** INSTRUCCIONES **
- A) Responde a estas preguntas sobre el texto acerca de Doña Lucilia:
(i) ¿Con qué compara el texto la manera en que Doña Lucilia transmitía la luz divina?
(ii) ¿Qué dijo Jesús que hizo que algunos discípulos lo abandonaran?
(iii) ¿Hacia quiénes se volvió Jesús después de que esos discípulos se fueron?
- B) Retoma el texto sobre Doña Lucilia a partir del punto en que se detiene y escribe su continuación.

Alma profundamente recogida, Doña Lucilia transmitía a los que se acercaban a ella la luz divina, que iluminaba su interior, así como un vitral atravesado por el sol llena de colores una catedral.
Parece razonable que una persona que, por fidelidad al bien, es incomprendida y no tiene con quién comunicarse durante la vida, reciba como recompensa la posibilidad de comunicarse intensamente después de la muerte; se trata de un premio proporcionado.
Para recurrir a un ejemplo divino, con Nuestro Señor sucedió así. En parte, Él fue odiado por ser incomprendido, pues los más próximos no lo entendían. Cuando Jesús dijo que su Cuerpo era verdadera comida y su Sangre verdadera bebida, algunos discípulos lo abandonaron, pues esa afirmación les pareció demasiado fuerte. Entonces Él se volvió hacia los Apóstoles y preguntó:
– Y vosotros, ¿también me queréis abandonar?
Casi como si dijese:
– Tampoco confío en vosotros.

** FILAS LISTADAS **

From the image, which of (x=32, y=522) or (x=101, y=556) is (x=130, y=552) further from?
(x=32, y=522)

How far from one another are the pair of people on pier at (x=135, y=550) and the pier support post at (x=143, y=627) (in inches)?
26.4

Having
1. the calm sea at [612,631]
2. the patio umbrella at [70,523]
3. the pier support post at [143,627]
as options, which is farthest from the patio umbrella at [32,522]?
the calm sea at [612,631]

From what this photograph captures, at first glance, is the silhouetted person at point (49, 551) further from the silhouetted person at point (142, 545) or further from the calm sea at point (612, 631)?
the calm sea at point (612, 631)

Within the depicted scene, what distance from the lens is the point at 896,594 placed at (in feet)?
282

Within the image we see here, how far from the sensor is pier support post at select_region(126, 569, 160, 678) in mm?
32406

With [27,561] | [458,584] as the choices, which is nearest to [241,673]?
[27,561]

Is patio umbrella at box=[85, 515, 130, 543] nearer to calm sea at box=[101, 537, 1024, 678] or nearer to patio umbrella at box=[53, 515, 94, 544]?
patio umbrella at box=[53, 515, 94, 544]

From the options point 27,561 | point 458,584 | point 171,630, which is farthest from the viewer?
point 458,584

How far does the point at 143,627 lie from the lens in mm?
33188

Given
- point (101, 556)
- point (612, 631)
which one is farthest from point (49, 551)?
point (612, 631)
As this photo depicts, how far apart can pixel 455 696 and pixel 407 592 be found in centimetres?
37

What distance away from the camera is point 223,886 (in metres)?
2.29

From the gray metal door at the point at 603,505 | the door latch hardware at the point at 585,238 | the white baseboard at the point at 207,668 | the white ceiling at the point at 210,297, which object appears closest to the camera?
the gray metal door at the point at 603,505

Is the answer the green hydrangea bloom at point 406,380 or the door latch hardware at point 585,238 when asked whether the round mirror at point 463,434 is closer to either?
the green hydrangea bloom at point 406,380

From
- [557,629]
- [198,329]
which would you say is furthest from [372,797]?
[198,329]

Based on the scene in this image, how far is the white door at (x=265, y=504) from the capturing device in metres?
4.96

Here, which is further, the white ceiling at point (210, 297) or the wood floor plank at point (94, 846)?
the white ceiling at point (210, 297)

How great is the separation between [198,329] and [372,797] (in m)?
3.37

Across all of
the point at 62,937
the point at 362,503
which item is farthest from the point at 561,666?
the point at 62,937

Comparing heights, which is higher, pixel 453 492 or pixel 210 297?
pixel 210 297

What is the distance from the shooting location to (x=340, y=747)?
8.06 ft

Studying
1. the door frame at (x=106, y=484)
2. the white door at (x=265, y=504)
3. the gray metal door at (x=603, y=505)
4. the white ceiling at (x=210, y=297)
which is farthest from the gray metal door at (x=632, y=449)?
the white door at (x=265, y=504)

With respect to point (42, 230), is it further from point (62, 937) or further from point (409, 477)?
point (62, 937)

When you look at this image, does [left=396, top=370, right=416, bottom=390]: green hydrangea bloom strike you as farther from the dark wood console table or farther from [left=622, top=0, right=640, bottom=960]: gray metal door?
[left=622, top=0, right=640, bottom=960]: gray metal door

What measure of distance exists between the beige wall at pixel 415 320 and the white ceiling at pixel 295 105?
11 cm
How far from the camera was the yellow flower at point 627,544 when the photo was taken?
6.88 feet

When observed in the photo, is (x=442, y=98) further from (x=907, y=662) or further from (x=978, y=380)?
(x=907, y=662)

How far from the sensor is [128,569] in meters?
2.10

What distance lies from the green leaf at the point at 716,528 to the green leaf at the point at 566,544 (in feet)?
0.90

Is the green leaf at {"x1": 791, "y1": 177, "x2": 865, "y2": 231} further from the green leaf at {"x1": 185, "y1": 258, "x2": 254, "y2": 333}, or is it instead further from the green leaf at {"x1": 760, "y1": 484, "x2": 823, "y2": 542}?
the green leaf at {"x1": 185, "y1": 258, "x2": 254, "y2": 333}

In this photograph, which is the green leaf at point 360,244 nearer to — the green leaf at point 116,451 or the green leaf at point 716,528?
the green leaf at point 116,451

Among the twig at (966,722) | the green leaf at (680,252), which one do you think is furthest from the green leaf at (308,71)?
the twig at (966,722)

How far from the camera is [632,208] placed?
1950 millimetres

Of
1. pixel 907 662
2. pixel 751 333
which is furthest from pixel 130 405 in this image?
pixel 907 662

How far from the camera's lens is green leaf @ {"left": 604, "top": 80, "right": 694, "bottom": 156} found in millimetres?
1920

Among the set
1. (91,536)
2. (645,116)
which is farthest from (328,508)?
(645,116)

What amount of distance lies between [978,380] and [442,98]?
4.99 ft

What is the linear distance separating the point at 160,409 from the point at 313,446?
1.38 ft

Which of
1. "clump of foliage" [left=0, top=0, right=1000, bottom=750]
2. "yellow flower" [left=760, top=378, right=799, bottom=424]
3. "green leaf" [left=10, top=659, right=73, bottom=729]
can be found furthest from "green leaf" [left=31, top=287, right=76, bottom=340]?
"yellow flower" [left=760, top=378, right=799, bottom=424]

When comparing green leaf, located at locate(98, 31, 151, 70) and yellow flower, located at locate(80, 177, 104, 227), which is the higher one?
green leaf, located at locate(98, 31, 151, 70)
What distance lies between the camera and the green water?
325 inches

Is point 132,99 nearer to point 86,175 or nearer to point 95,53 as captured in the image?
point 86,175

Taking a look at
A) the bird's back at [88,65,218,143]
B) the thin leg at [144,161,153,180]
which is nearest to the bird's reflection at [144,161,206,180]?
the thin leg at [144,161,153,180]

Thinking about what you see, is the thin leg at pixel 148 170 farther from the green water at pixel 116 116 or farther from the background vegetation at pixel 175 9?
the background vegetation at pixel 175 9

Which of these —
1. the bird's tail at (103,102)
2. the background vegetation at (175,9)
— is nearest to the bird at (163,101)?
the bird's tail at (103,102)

** RESPUESTAS **
- A)
(i) Con un vitral atravesado por el sol que llena de colores una catedral.
(ii) Que su Cuerpo era verdadera comida y su Sangre verdadera bebida.
(iii) Hacia los Apóstoles.

- B)
¿Queréis abandonarme?
A propósito, San Pedro dio una respuesta que no inspiraba confianza, porque, en vez de afirmar que jamás lo abandonaría, preguntó:
– ¿A quién iremos, si solo Vos tenéis palabras de vida eterna?
Lo cual se podría interpretar como: “Si otro tuviese palabras de vida eterna, iríamos a experimentar. Pero como, por así decir, no tenemos dónde caernos muertos, nos quedamos con Vos.”
Por lo tanto, Nuestro Señor no fue comprendido. Resultado: a pesar de haber aún mucha incomprensión, nunca nadie fue tan comprendido post mortem cuanto Él. Se entiende, entonces, que Doña Lucilia, cuya influencia fue tan reprimida en vida, después de su muerte haya recibido la gracia de comunicarse enormemente a los otros.
Alma profundamente recogida, Doña Lucilia transmitía a los que se acercaban a ella la luz divina, que iluminaba su interior, así como un vitral atravesado por el sol llena de colores una catedral.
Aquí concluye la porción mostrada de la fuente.